━━━ GIVEN INFORMATION

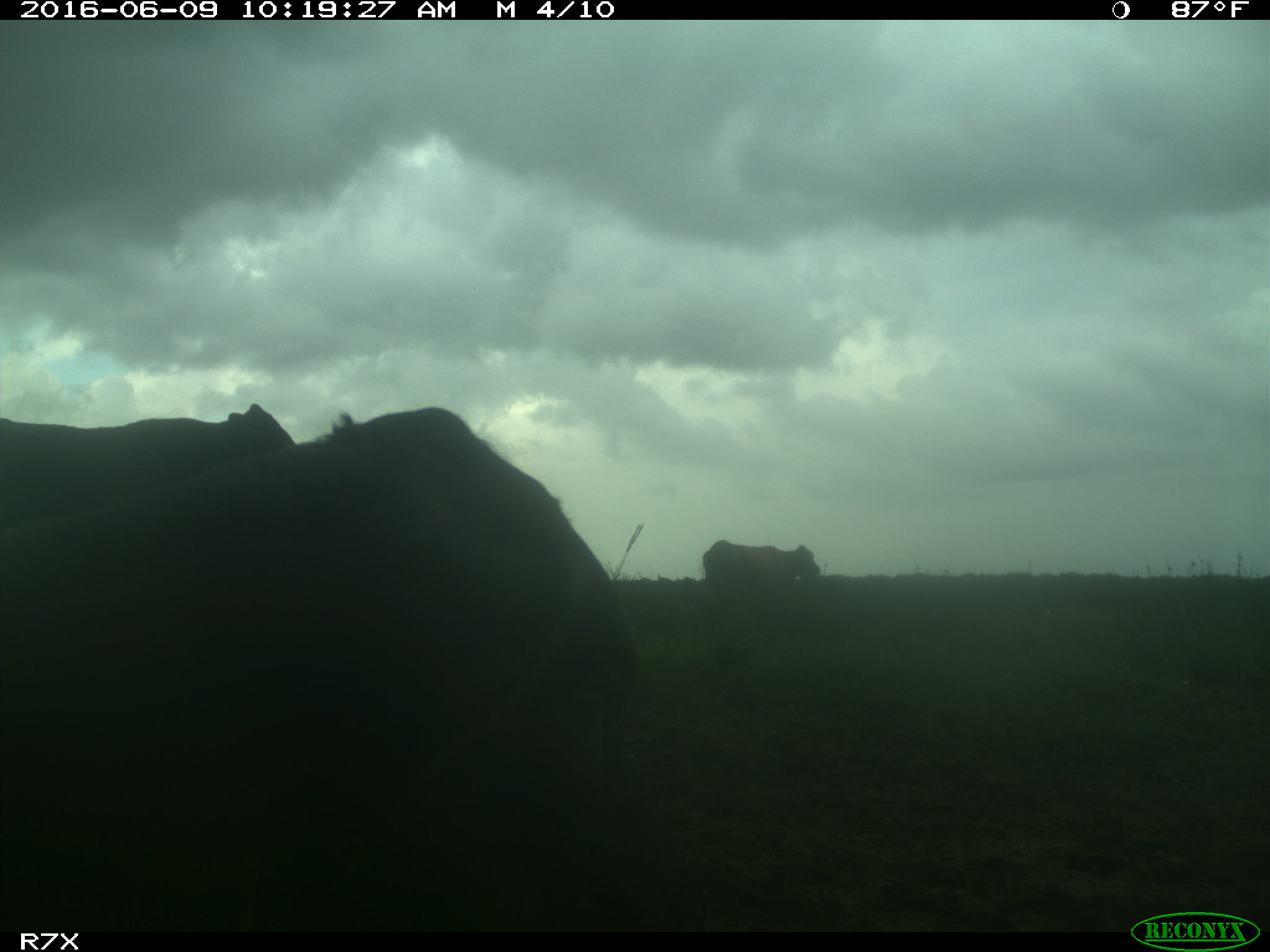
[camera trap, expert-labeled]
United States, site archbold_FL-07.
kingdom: Animalia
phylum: Chordata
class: Mammalia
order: Artiodactyla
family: Bovidae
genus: Bos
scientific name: Bos taurus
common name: domestic cow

━━━━━━

TASK DESCRIPTION
Your answer must be an exact copy of the records, free of images.

RESPONSE TO THIS EXERCISE
[camera trap, expert-labeled]
United States, site archbold_FL-07.
kingdom: Animalia
phylum: Chordata
class: Mammalia
order: Artiodactyla
family: Bovidae
genus: Bos
scientific name: Bos taurus
common name: domestic cow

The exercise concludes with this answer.